Mais ce qui surprenait le plus Heero fut qu'il n'avait pas entendu l'homme entrer. Pourtant, quand lui avait pénétré la chapelle, les gonds de la porte lui avait semblé hurler leur difficulté à coulisser.

Mais le chinois était là, ses yeux exprimant une colère qu'il tentait visiblement de contenir.

Et sans savoir pourquoi, le jeune homme comprit que le prêtre avait raison : "il ne devrait pas être là."

Il ne savait pas qui était ces deux hommes, mais de toute évidence s'était louche.

Un vampire ? Non, il n'allait pas se mettre à croire à ces fadaises maintenant ! Qui plus est dans une chapelle !

Une chapelle "non consacrée" lui souffla une voix dans sa tête. Un lieu saint non reconnu. pour preuve il n'en était pas fait mention sur son plan.

Pouvait on ainsi dire que cet endroit, autrefois appelé "terre de Dieu" fut à présent abandonné au démon ?

"Wufei..."

Heero en aurait presque sursauté. Le prêtre s'était levé et faisait à présent face au chinois. Comment l'avait il appelé déjà ? Ha oui... Wufei. Cela confirmait son analyse au sujet des origines de l'homme.

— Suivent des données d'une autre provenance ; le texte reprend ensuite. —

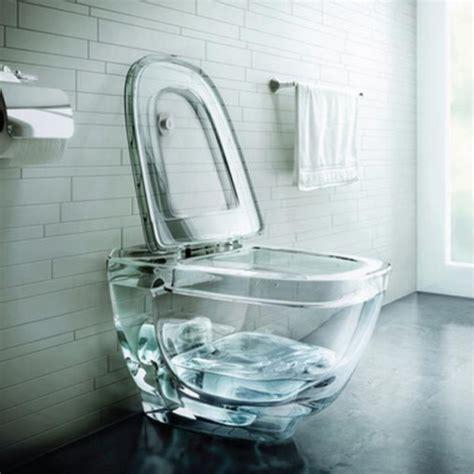 A glass toilet bowl polar light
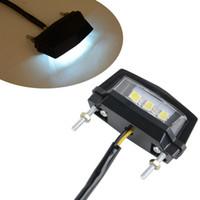 Keenso 2 x 12 V 3 LED luz de matr/ícula universal LED coche auto motocicleta impermeable tornillo perno luces para coche cami/ón ATV motocicleta SUV RV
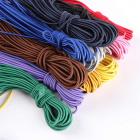 Шнур резиновый 2 мм (уп. 10 м одного цвета) цветной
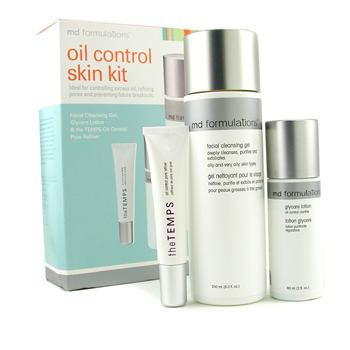 MD Formulations Oil Control Skin Kit MD Formulations Oil Control Skin Kit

De toute évidence, l'émotion de l'européen ne semblait pas trouver écho auprès de l'autre homme.

"Bon sang, je savais que je n'aurais pas dû venir..."

"Mais tu es venu. J'étais sûr que tu le ferais. La plus part des..."

Il s'interrompit se rappelant de la présence d'Heero. Ses yeux d'émeraudes se fixèrent sur lui et il poursuivit :

"La plus part des nôtres ne se plient plus à cette vieille coutume. Mais j'étais certain, que toi tu le faisais encore."

Vu la grimace du chinois, Heero comprit qu'il n'avait pas l'intention de refaire cette erreur, il ne viendrait plus.

Ne désirant pas en voir plus, il amorça une discrète sortie.

Mais à peine eu t-il contourné son banc que le chinois se trouvait sur son chemin. Le souffle d'Heero fut instantanément coupé.

"Quand avez vous..."

"Qui est il ?"

Le prêtre, soudain dans le dos de Heero haussa les épaules.

"Une brebis égarée."

Wufei eu un sifflement agacé :

"Tu n'es plus prêtre Trowa, pas besoin de ce surplus de références bibliques."

Heero, encore secoué, tenta d'assimiler les informations au fur et à mesure qu'elles filtraient. Bon le prêtre s'appelait Trowa, très français comme nom...

Quoi qu'apparament il n'était plus prêtre. Bon ok, ça aussi s'était noté. très intéressant, mais là, maintenant, tout de suite, Heero voulait sortir.

Les deux autres ne semblaient pas plus perturbé que cela par sa présence :

"A qui à tu dis qu'il s'agissait de mon lieu de naissance ?"

L'apprenti physicien fronça les sourcils. Son lieu de naissance ? Le chinois était né dans ce... Dans cette... Ce truc complètement délabré ? Sympa les souvenirs de famille...

"Les Capriciens ne le savent pas. Il n'y a que toi, moi et..."

"... Mon père."

Trowa opina :

"En admettant qu'il soit toujours de ce monde et qu'il se souvienne de toi. N'oublie pas que c'est moi qui t'es recueillit au milieu de cet enfer et qui t'ai caché dans ce cachot... trouvé au milieu des corps de tous ces immigrés, de ces vauriens... L'église m'en a énormément voulu quand elle s'en est aperçut..."

Perdu, le japonais tenta de se faire entendre :

"Excusez moi... Je pense que la pluie à dû cesser."

Mais le chinois lui retourna un regard mauvais. Habituellement, Heero ne se serait pas laissé faire. Le regard de tueur, lui aussi il savait le faire. Mais son instinct lui disait de ne pas jouer les gros bras. pas maintenant. Pas contre ces gars là...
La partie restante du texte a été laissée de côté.